Page text:
Billy was born and has lived in that area his whole life.. He may know more about the local area and fishing than most people. Alexandra moved to that area 20 some years ago to study whales(Orca). She has spent most of her days out on the water researching whales and now salmon.

When the fish farms moved in, they placed the farms in locations that require the returning salmon and the sea bound smolts to pass the farms. That is where the smolts pick up the lice.

Fish farms draw seals and sea lions due to the easy food supply. To scare the seals away, the farms started using extremely loud underwater sound machines. The sound did scare the seals and also drove the Orcas out of the Broughtons.

After the whales left, Alexandra began investigating the decline in the Pink salmon runs.

She netted smolts from both above and below the farms and had the fish analysed in labs. The results show that the sea lice were being picked up as the smolts pass the farms. She has been trying to get the Canada Dept of Fisheries to take notice and move the farms. The Dept of Fisheries has been stonewalling her and denying the research for years now.

By the way, fish farms do not provide much employment. Five low paid jobs per farm is not doing much to help the area locals. The farms are owned by foreign corporations and the profits do not go into the local community.

In more that 25 years of cruising the coast, I have seen commercial fishing decline so that many fisherman can no longer support his family by fishing. Ask an ex-commercial fisherman if he want to go from say $100,000 per year fishing to $10.00 per hour tending a fish farm. (That $100,000 from the fisherman would go back into the local economy, fish farm profits do not.)

By the way, can anyone document the 80% figure mentioned many pages ago in this thread?

Many folks who don't eat farmed salmon, avoid farm fish because the fish itself is not very good.

Good Boatin' to yah!
 
Well spoken points Dan, see guys there are some smart fellers in Alaska!
Did I say that right?
It doesn't matter what the subject matter, it's in our nature to see the glass either half empty or half full. As is most always the case these sensitive issues can be divided into the idealistic camp or the realistic camp. Like it or not, you fit somewhere. What should happen is not always going to happen etc. Life is not fair either, what's going to happen IS going to happen and all the passion in the world will not affect the outcome one bit. You win some, you loose some bla bla bla.

What to do: Please extend the fish farm discussion above, picking up after its last sentence. The rows are separate material and not part of the fish farm discussion.

Collected data entries:
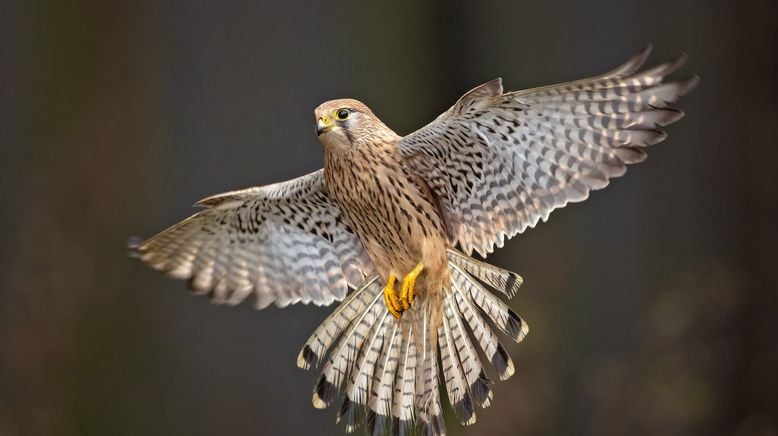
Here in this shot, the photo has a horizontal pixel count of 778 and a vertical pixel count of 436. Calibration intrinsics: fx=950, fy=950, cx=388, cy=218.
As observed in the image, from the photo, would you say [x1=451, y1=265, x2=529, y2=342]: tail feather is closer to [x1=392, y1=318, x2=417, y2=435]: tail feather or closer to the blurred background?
[x1=392, y1=318, x2=417, y2=435]: tail feather

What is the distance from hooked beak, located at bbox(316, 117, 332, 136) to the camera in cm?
191

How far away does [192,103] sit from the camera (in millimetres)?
3191

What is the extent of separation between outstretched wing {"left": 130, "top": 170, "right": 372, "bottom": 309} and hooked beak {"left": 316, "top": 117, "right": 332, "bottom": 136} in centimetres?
31

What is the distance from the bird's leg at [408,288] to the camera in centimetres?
199

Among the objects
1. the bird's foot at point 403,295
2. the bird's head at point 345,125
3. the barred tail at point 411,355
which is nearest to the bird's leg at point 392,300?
the bird's foot at point 403,295

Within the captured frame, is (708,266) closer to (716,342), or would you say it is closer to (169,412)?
(716,342)

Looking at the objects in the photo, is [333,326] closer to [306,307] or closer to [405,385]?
[405,385]

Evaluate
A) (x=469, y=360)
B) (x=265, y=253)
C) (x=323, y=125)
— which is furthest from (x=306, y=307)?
(x=323, y=125)

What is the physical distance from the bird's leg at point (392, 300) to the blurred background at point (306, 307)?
1.09m

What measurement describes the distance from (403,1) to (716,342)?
1569 millimetres

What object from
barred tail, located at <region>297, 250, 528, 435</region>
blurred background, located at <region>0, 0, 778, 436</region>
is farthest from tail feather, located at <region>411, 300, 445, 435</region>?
blurred background, located at <region>0, 0, 778, 436</region>

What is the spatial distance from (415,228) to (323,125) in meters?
0.30

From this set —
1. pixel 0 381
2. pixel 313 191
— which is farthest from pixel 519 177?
pixel 0 381

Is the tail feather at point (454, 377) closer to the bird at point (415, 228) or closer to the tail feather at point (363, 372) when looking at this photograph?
the bird at point (415, 228)
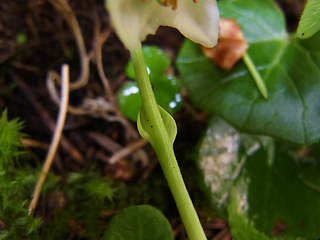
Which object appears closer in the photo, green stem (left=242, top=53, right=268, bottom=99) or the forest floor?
green stem (left=242, top=53, right=268, bottom=99)

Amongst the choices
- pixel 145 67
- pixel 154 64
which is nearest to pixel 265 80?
pixel 154 64

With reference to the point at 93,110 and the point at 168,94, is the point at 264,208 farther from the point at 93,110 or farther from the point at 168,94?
the point at 93,110

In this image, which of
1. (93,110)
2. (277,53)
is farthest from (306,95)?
(93,110)

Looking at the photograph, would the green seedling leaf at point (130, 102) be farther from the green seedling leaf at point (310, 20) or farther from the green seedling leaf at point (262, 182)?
the green seedling leaf at point (310, 20)

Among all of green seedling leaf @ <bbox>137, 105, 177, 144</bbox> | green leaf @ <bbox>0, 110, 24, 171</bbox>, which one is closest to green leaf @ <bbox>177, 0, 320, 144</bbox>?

Output for this exercise:
Maybe we need to develope some sort of a game where brats pair off into two or more teams and keep score. Next week the winning team would play a contender and at the end of the season we would know all the truth and would have fixed all the worlds problems. Not being bright enough to participate in heated debate, maybe I could be a referee?
Mike
 
I would respectfully remind everyone that we can get as philosophical as we like. Dosen't change the fact that the sea lice on wild salmon is causing a problem. Now what do we do about it?


regards
ryder
 
Interesting discussion. I learned a lot about Salmon fisheries the 3 years we were cruising AK--and the average person in the US and Canada knows practically nothing about it. I suspect that it would take political will to change the mechanism of fish farming, considering the huge profit margin. Even the best of science (and I agree that most of us know practically nothing about salmon behavior and stock depleation--except that the fisheries were in trouble long before fish farming) will not solve the problems of fish farming.

I have seen more "bought science" in my involvement in the environmental field--and there is very little in the medical field. I did some basic research and decided against "publish or parish" as a way of life.. I did spend a number of years at the #3 stage--feeling that my experience as a basic researcher and a clinician would be best served as the chairman of a research committee at a major teaching hospital. Unfortunately, many of the research projects at that level had come to be funded by the drug companies (they seem to be pulling back on this funding currently)--where before it was mostly NIH. The drug companies expect an outcome..

In the environmental field, emotions run very high--as we see in this thread. With the salmon there are four stake holders: The fish farmers, the commercial fishermen (incidently this is nothing like our recreational fishing), the sport fisherman, and finally the consumer. Every "scientific" investigation will most likely be financed by one stake holder group--most likely the first two. That is where the money is. I intentionally left the government out of the loop, since they should be neutral--unfortunately that is where politics come in.

All of the US coastal fisheries have similar problems--but not just sea lice--the actual decline of fisheries and pollution. The only way that any of these issues can be solved is political involvement (and we all know how well our various governments are at solving problems)....But as a group of concerned people--boaters, fishermen and consumers, the best action is to attempt to have valid studies done and solutions formulated thru good impartial science.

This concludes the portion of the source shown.